To adjust the clock, it is required to take the clock out of the box. That's why a RTC module is such a great help. You can do it better though with buttons on the side or whatever creative idea you might have.
Step 10: VFD Clock - Final Thoughts
No, this picture of the clock standing on a vintage Grundig tube radio, next to some valves, modern and vintage processor boxes and a poster of Tiffany Alvord only tells you half of the truth. Actually it's sitting on my nightstand as the perfect clock - especially at night. Take a look at the bottom picture. That is how it looks like when it's really really dark. And to me it looks really really beautiful. I din't take a photo of my nightstand because... well... I've not yet tried to decorate it.
One big advantage compared to fancy nixie clocks that might also be used as a clock for the nightstand is that this VFD clock only operates at harmless voltages while nixie clocks have voltages that can seriously injure you if you touch them. Since you never know how you behave when you're sleeping, you are better off with a clock with harmless voltages.
Thank you very much for your time reading and or following instructions of this instructable!
Now that was a lot of work and effort. But I just had to share my VFD passion with you so I couldn't help myself not to do an Instructable like this.

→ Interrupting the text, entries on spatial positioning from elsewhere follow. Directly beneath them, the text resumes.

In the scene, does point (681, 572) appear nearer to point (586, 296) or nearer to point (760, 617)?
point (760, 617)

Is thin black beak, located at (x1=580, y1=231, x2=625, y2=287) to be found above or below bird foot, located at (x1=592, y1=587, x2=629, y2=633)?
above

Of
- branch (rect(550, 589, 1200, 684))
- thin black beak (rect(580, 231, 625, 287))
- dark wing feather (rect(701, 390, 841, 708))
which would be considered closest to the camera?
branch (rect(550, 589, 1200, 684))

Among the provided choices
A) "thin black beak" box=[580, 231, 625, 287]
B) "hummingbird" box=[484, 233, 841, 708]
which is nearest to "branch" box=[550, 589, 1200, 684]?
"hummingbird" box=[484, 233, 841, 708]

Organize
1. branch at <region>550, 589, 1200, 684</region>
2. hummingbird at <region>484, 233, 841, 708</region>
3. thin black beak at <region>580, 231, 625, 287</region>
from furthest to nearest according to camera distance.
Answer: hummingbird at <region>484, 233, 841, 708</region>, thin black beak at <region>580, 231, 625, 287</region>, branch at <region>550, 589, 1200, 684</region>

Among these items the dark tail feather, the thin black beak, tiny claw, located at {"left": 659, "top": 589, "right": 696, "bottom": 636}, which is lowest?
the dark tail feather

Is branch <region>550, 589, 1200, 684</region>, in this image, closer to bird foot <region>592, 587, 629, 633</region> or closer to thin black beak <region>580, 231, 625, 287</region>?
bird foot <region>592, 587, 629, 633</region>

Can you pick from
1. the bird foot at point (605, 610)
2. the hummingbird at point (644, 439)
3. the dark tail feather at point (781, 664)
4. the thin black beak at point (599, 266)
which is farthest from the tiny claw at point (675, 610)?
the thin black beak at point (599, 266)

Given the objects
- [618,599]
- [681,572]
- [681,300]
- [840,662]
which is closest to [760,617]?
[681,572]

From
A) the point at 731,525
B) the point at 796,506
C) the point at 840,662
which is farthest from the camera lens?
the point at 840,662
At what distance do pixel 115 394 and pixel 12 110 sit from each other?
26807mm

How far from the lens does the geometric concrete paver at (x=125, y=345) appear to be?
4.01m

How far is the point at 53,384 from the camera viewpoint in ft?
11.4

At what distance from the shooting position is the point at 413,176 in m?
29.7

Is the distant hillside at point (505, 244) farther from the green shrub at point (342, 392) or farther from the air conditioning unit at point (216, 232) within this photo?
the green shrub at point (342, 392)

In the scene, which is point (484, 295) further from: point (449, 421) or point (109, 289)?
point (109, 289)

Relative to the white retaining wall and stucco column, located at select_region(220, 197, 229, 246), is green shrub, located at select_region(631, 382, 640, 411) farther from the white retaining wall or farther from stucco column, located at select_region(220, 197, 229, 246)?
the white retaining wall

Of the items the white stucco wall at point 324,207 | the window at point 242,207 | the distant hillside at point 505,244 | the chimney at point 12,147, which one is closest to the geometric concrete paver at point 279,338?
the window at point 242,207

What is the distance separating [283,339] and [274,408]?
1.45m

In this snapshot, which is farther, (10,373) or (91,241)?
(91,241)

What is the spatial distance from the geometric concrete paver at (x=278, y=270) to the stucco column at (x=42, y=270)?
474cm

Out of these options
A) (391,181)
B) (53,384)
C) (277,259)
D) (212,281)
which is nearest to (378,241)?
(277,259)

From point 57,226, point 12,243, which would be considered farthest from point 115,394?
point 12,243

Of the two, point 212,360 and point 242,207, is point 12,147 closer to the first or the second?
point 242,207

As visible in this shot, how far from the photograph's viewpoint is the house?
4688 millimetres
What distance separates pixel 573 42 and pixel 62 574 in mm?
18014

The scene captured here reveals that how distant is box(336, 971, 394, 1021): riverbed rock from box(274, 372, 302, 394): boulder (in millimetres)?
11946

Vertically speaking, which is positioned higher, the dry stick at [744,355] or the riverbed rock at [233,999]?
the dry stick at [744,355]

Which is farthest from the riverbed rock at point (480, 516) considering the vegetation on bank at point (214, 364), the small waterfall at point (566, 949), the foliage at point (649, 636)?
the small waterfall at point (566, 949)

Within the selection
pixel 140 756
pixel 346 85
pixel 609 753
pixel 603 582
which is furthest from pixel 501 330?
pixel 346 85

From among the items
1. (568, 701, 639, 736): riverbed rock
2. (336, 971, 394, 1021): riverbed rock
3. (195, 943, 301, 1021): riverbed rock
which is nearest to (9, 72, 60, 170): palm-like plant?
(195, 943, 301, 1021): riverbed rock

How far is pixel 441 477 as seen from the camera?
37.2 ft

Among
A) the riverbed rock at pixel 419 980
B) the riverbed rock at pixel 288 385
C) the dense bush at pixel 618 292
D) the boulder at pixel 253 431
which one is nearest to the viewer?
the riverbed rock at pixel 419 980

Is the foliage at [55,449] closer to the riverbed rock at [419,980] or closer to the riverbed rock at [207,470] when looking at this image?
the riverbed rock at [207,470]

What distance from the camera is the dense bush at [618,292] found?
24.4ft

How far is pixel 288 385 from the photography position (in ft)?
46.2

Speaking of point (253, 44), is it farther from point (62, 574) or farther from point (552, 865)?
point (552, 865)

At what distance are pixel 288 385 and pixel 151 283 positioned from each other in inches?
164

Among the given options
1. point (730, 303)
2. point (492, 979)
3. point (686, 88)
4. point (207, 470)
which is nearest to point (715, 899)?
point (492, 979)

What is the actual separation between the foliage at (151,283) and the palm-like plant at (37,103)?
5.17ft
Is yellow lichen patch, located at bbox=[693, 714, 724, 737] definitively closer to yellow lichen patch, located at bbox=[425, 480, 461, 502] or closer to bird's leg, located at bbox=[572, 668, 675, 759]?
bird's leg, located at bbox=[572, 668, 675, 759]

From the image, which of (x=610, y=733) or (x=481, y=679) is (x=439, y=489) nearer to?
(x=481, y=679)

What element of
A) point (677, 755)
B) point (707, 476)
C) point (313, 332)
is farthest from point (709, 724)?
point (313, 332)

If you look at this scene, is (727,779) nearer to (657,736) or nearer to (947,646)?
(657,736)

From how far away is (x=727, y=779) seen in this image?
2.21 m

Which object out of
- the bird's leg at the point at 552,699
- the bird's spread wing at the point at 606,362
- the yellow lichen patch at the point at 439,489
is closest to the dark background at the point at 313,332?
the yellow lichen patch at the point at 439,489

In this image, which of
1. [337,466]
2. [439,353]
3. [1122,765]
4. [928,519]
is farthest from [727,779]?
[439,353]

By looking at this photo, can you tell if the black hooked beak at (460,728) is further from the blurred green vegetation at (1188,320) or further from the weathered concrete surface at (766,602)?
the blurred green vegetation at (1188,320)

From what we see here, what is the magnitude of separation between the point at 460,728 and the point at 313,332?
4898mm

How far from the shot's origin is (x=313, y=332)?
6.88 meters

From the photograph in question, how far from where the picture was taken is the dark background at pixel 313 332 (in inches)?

If you find this Instructable helpful, please please please help me to improve the Instructable and or the VFD clock project in any way you feel like you want me to - doesn't matter if software (e.g. bugfixing, expanding, improving), hardware (producing an actual PCB e.g.) or casing (designing and producing a better case) because I am sure a whole lot of things can be improved in order to get a VFD Display clock that is more perfect than perfect.
You can even help me finding grammar mistakes to make this Instructable more readable!